Ancliff Square Chapel At Nos 1-4 The Old Court is a Grade II listed building in the Wiltshire local planning authority area, England. First listed on 13 November 1962. Workhouse, chapel.

Ancliff Square Chapel At Nos 1-4 The Old Court

WRENN ID
endless-granite-furze
Grade
II
Local Planning Authority
Wiltshire
Country
England
Date first listed
13 November 1962
Type
Workhouse, chapel
Source
Historic England listing

Description

Ancliff Square Chapel at Nos 1–4 The Old Court

A complex of weavers' houses built in the 1790s, converted to a Bradford Union Workhouse in 1836 with an attached chapel, and restored and converted back to 12 houses in the late 1980s. The buildings are constructed in limestone ashlar, painted, with Welsh slate roofs to the former chapel and stone slate roofs elsewhere, featuring coped verges and stone stacks (the left-hand stack has replacement 20th-century tiles).

The former weavers' houses are arranged in a U-shaped court facing north, with the chapel (now forming parts of nos 7 and 8 and sections of nos 4–6) added centrally to the rear. The north elevation comprises three storeys and presents a complex but coherent composition.

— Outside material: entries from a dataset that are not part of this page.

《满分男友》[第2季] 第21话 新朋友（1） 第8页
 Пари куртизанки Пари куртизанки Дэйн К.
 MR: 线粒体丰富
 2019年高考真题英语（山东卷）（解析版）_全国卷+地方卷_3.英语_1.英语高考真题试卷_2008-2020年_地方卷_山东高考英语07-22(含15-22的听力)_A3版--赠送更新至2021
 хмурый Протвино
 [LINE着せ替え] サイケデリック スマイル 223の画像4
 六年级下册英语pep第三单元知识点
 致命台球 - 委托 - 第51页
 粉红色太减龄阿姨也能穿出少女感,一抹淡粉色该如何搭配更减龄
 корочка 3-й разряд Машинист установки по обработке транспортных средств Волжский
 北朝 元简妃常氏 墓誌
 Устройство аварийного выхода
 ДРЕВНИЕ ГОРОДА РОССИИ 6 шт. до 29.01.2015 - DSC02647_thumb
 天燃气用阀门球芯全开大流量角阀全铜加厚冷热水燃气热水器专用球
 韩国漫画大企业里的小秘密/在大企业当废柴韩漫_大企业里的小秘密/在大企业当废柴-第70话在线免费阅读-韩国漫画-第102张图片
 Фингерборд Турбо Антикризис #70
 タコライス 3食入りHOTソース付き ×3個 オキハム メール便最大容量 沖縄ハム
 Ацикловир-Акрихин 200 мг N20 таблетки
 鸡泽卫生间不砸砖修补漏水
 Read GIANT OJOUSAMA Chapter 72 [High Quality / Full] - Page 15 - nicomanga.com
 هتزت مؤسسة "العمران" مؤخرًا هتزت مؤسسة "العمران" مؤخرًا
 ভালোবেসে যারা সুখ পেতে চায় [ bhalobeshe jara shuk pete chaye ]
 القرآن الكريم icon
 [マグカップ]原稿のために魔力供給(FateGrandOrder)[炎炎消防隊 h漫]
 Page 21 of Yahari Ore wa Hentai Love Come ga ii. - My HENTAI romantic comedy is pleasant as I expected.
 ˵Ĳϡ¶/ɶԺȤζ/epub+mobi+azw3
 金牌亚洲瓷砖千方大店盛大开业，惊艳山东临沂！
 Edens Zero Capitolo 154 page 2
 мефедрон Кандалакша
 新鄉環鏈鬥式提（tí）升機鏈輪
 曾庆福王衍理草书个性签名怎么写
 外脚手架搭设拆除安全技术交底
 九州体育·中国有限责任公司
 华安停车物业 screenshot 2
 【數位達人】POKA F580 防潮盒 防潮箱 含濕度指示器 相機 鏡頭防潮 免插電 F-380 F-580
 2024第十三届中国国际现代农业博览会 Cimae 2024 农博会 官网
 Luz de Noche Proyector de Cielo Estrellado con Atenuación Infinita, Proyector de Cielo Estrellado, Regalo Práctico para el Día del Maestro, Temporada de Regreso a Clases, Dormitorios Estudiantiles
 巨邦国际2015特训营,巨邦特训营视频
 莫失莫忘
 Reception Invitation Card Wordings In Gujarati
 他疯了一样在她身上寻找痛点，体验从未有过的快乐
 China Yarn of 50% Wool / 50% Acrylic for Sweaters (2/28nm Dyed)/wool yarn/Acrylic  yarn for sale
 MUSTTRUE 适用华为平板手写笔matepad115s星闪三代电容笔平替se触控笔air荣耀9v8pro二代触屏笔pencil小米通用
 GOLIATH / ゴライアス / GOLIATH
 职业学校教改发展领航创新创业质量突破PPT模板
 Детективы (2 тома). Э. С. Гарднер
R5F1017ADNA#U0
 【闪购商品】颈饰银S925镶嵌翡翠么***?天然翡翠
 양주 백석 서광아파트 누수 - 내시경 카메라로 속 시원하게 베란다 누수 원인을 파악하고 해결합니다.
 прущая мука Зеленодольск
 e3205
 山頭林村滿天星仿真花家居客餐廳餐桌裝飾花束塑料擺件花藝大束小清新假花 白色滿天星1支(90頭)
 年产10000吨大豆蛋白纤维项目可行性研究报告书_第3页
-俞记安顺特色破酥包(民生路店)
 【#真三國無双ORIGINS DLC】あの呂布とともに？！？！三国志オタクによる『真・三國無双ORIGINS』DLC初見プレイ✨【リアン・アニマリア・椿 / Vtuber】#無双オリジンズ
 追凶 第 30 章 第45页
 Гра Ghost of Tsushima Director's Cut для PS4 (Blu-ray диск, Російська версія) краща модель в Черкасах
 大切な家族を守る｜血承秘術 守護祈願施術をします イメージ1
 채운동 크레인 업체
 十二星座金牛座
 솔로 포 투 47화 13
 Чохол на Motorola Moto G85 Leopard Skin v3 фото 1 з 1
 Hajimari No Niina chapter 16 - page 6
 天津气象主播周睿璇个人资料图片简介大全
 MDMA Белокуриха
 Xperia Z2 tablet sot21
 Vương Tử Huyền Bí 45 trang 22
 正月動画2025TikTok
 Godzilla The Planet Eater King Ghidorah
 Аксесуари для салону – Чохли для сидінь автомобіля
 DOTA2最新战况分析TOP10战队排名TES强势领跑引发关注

The main range extends for 11 bays, with the 3 central bays breaking forward. The centrepiece features a central 4-panel door in a pilastered ashlar architrave with a bracketed stone slab hood. Above and to either side are sash windows: a single sash to each floor above the door, and paired sashes elsewhere. The windows on the ground and first floors have 12 panes each, while those on the second floor are unequally hung with 9 panes. All windows have projecting stone sills. A first-floor platt band and sill band run across, and the range terminates with an ashlar parapet and coping that rises to corniced end stacks. The remainder of the main range is fenestrated with half-glazed doors and small-paned 20th-century 2-light casement windows with projecting sills.

The flanking wings are similarly fenestrated with 2-light casements, though some older small sashes survive on the front end of the right-hand wing, alongside 4- and 6-pane doors. The wings have half-hipped roofs to their gables. Across all ranges, the rear elevations retain blocked mullioned windows and 2-light casements.

The former chapel is a single-storey building with a basement, occupying 2 bays. The basement floor has doorways at the ends fitted with late-20th-century glazed doors, between which sits a 30-pane sash, two late-20th-century casements, and a 4-pane sash. The ground floor contains a 6-panel door at each end, flanked by two tall round-headed sashes with interlaced glazing bars. The return walls feature 2-light casements and late-20th-century doors and windows at basement level, and on the first floor two round-headed sashes with interlaced glazing bars and a late-20th-century window. The chapel interior retains 4-panel doors in reeded architraves.

The original range of weavers' houses is believed to have been built by Moggeridge and Joy, local textile mill owners. The complex represents an important example of industrial housing subsequently adapted for institutional use before returning to residential occupation.